Academic Editors: V. C. Cheng and Y. Kanegae

Copyright © 2014 Hesham Abdelbary et al. This is an open access article distributed under the Creative Commons Attribution License, which permits unrestricted use, distribution, and reproduction in any medium, provided the original work is properly cited.

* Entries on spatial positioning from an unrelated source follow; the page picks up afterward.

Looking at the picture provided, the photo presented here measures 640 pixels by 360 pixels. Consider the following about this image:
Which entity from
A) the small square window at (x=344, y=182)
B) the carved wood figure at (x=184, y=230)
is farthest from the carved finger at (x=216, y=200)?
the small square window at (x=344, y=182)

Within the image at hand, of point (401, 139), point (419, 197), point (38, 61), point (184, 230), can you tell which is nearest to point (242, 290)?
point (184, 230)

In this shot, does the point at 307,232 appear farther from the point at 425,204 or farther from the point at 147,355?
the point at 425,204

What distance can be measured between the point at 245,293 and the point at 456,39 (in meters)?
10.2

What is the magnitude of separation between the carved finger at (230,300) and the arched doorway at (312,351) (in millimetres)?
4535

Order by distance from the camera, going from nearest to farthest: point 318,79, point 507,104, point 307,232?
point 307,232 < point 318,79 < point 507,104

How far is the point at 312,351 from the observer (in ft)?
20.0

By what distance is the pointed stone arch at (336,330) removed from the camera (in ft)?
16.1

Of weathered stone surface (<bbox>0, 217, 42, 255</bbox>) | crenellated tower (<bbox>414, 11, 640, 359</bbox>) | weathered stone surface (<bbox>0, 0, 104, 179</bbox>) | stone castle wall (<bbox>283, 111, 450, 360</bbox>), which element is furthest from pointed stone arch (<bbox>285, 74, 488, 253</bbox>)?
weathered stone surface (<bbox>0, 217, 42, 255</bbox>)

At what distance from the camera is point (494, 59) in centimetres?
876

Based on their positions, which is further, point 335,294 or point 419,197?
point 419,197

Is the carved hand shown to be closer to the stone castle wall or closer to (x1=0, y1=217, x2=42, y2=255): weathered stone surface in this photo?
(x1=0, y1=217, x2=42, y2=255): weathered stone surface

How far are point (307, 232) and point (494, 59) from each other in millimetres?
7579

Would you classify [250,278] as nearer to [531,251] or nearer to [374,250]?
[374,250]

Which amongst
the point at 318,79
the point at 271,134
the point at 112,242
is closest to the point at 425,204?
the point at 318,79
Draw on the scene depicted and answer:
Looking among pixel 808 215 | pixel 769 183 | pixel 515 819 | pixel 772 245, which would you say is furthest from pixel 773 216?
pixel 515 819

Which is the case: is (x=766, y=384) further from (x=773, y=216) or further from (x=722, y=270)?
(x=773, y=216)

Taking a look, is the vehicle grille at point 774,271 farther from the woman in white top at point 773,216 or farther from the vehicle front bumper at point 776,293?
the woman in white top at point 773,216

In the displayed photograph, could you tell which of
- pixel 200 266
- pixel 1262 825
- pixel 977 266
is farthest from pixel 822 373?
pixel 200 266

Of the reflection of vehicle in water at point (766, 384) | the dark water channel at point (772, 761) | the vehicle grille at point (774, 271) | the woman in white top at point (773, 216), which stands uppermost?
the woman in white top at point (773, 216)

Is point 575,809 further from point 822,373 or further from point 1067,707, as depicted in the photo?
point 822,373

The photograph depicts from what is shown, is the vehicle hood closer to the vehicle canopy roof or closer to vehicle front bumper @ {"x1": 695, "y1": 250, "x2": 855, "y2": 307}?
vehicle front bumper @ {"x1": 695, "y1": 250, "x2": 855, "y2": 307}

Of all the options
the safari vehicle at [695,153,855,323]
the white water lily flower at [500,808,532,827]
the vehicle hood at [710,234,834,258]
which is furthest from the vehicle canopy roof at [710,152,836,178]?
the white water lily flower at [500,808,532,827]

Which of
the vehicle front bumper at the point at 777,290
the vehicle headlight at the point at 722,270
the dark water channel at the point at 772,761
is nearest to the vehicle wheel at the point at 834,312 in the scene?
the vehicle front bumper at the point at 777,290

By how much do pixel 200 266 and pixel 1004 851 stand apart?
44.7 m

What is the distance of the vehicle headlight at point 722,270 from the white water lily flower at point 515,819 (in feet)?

Metastatic Ewing sarcoma (EWS) is often resistant to current multimodal chemotherapeutic regimens. Oncolytic virus therapy (OV) is a novel therapeutic platform whereby viruses can selectively infect as well as replicate in and kill tumor cells, while sparing normal tissues. The purpose of this study is to investigate the efficacy of the biotherapeutic oncolytic agent, vesicular stomatitis virus (VSVΔM51), to kill EWS cells that are resistant to conventional therapy. Our hypothesis is that systemic delivery of VSVΔM51 can demonstrate tumor-specific killing of resistant EWS cells, as well as a significant decrease of tumor burden in EWS bearing mice. Methods. A biopsy sample was obtained from a patient with metastatic EWS and was used to establish a novel EWS cell line. In vitro assays evaluated the oncolytic effect of vesicular stomatitis virus (VSVΔM51) on this cell line. EWS xenograft mice model bearing either lung or subcutaneous tumors was established to evaluate the antitumor specific oncolytic effect of VSVΔM51 after local and systemic delivery. Results. The established EWS cell line shared similar molecular and genetic traits to the patient’s original tumor specimen. VSVΔM51 effectively infected and killed EWS cells in vitro. In vivo, VSVΔM51 selectively infected and killed EWS and led to significant delay in tumor growth. Conclusion. This study has been designed to implement a translational link between the bedside and the bench, where a specific challenging clinical scenario guided this basic science research. This research demonstrated that a sarcoma, which is resistant to current conventional standard therapies, is still susceptible to an alternative therapeutic platform, such as OV. Adding OV to the armamentarium of sarcoma treatment can enhance the future therapeutic approach towards these cancer patients.